It’s impossible to do something out of the ordinary when you’re 51 years old without someone saying “is that on your bucket list?” It’s like they believe that I’m going to kick the bucket just because I’m older than they are! Certainly I drink too much, I eat too much, I drive too fast, but I still expect to live forever! But why does running a marathon, jumping out of an airplane, buying a sports car, and doing a pro-am night at a comedy club become a bucket list item? Maybe I just want to challenge myself!

For years, I have come up with ideas for comedy. I do my best work riffing with a friend or one of my brothers in a very spontaneous way. When I’m with a small group, I come up with some hilarious stuff! But my audience is clearly biased towards laughing at me. They know me, they know my twisted mind, and the still like me. So how do you transfer that spontaneity to a structured, easily translated comedy bit at a local comedy club? You can’t! You can’t take a “had to be there” moment and turn it into a comedy bit that strangers will find funny. That’s the challenge of doing stand-up. Making strangers laugh.

I finally decided that I was going to enter a pro-am night at a local comedy club. There were about 15 people who were just like me. Some of them had experience while others of us were rookies. Some were really, genuinely funny while others struggled to get laughs. While I was in the audience waiting for my turn, I would laugh for the comics out of courtesy because that’s what I would want for me. I have no fear of performing in front of a group of strangers, I have a fear of failing in front of a group of strangers! Now that I’ve written that, I see how ludicrous that statement is! If the audience is a “stranger,” why do I care what they think? Failing in front of people you will never see again is not a problem! It’s actually a strength. You can free yourself to be yourself when you know you’re trying to impress strangers! Fuck them if they don’t think you’re funny!

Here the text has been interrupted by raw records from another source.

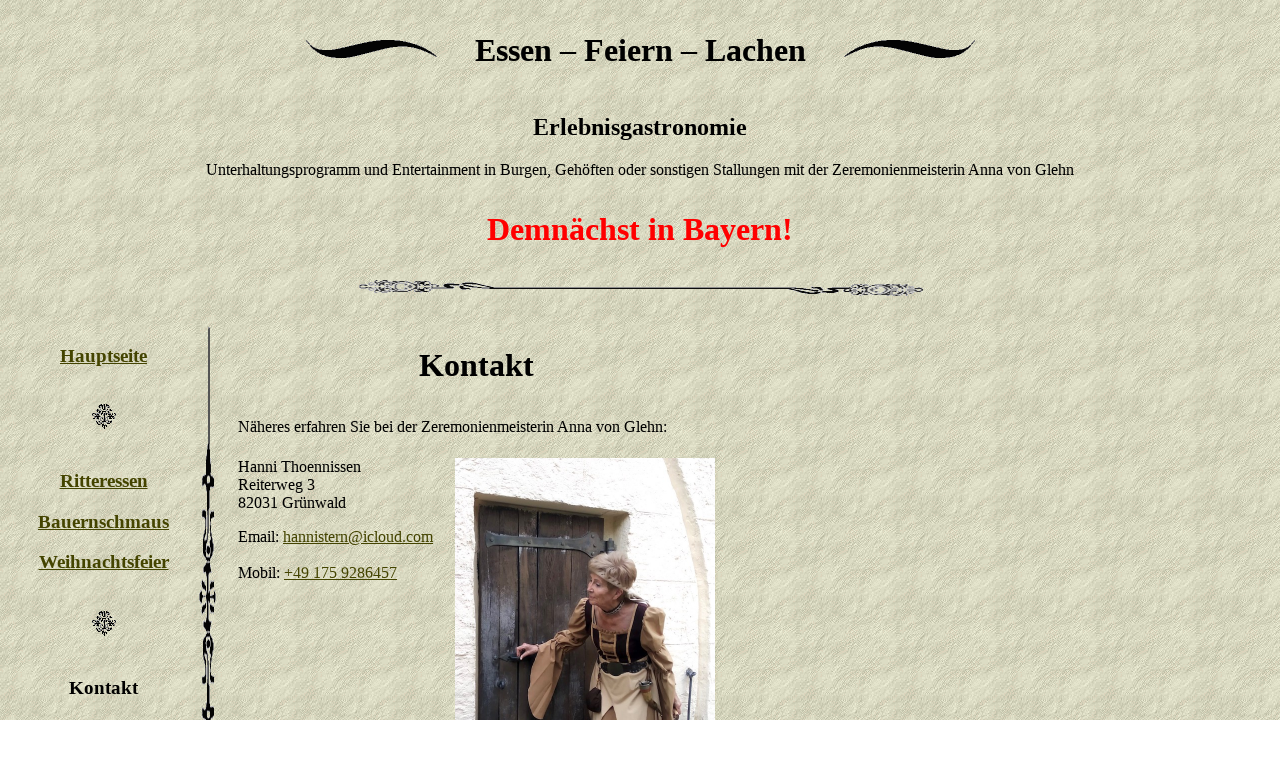

--- FILE ---
content_type: text/html
request_url: https://essenfeiernlachen.de/kontakt.html
body_size: 715
content:
<!DOCTYPE html>
<html>
<head>
<title>Essen Feiern Lachen Erlebnisgastronomie</title>
<meta charset="UTF-8">
</head>
<body text="black" background="images/parchbg.gif" link="#444400" vlink="#888822" alink="#aa3300">

<center>

<table border="0"><tr>
<td width="200" align="center"><img src="images/link2.gif"></td>
<td><h1>Essen &ndash; Feiern &ndash; Lachen</h1></td>
<td width="200" align="center"><img src="images/link3.gif"></td>
</tr></table>

<h2>Erlebnisgastronomie</h2>

<p>
Unterhaltungsprogramm und Entertainment in Burgen, Geh&ouml;ften oder sonstigen Stallungen mit der Zeremonienmeisterin Anna von Glehn

<p style="font-size: 2.0em;font-weight: bold;color: Red">Demn&auml;chst in Bayern!</p>

<p><img src="images/parbar2.gif">

</center>

<table border="0" cellpadding="0" cellspacing="10">

<tr>
<td valign="top" align="center">
<h3><a href="index.html">Hauptseite</a></h3>
<br><img src="images/parbut1.gif" alt="(Ornament)"><br><br>
<h3><a href="ritter.html">Ritteressen</a></h3>
<h3><a href="bauern.html">Bauernschmaus</a></h3>
<h3><a href="weihnacht.html">Weihnachtsfeier</a></h3>
<br><img src="images/parbut1.gif" alt="(Ornament)"><br><br>
<h3>Kontakt</h3>
<h3><a href="ref.html">Kunden</a></h3>
<h3><a href="locations.html">Gastronomiebetriebe</a></h3>
<h3><a href="impressum.html">Impressum</a></h3>
</td>

<!-- vertical separator -->
<td valign="top" align="center"><img src="images/parbar3-vert.gif" alt="vsep"></td>

<td valign="top" align="center">

<h1>Kontakt</h1>

<table cellpadding="10">
	
	<tr><td colspan="2">N&auml;heres erfahren Sie bei der Zeremonienmeisterin Anna von Glehn:</td></tr>
	
	<tr>
		<td style="vertical-align: text-top;">
		Hanni Thoennissen<br>
		Reiterweg 3<br>
		82031 Gr&uuml;nwald<br>
		<p>
		Email: <a href="mailto:hannistern@icloud.com">hannistern@icloud.com</a><br>
		<br>
		Mobil: <a href="tel:+491759286457">+49 175 9286457</a>
		</td>
		<td><img src="images/eingang.jpg" style="width:260px;height:390px;"></td>
	</tr>
	
</table>

</body>
</html>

The video of my first attempt at standup is at https://www.facebook.com/photo.php?v=3930959439355 I’m pretty sure it’s public, so you should be able to see it.I was really nervous before it was my time to go up there. I had a lot of friends come to see me and I didn’t want to let them down. But once I got up there, I relaxed and had a great time! Since then, there are lots of people who are offering me jokes by saying “you can use that the next time you’re up there.” Everyone, without fail, has said “I’d like to do that but I don’t have the balls to do it. You must have some big balls!” I don’t know how the size of my balls became a topic of conversation, but, thanks?

I guess the moral of the story is, if you keep doing what you’ve always done, you will always get the same results. If you stretch yourself, you may be surprised by how much you’ll grow.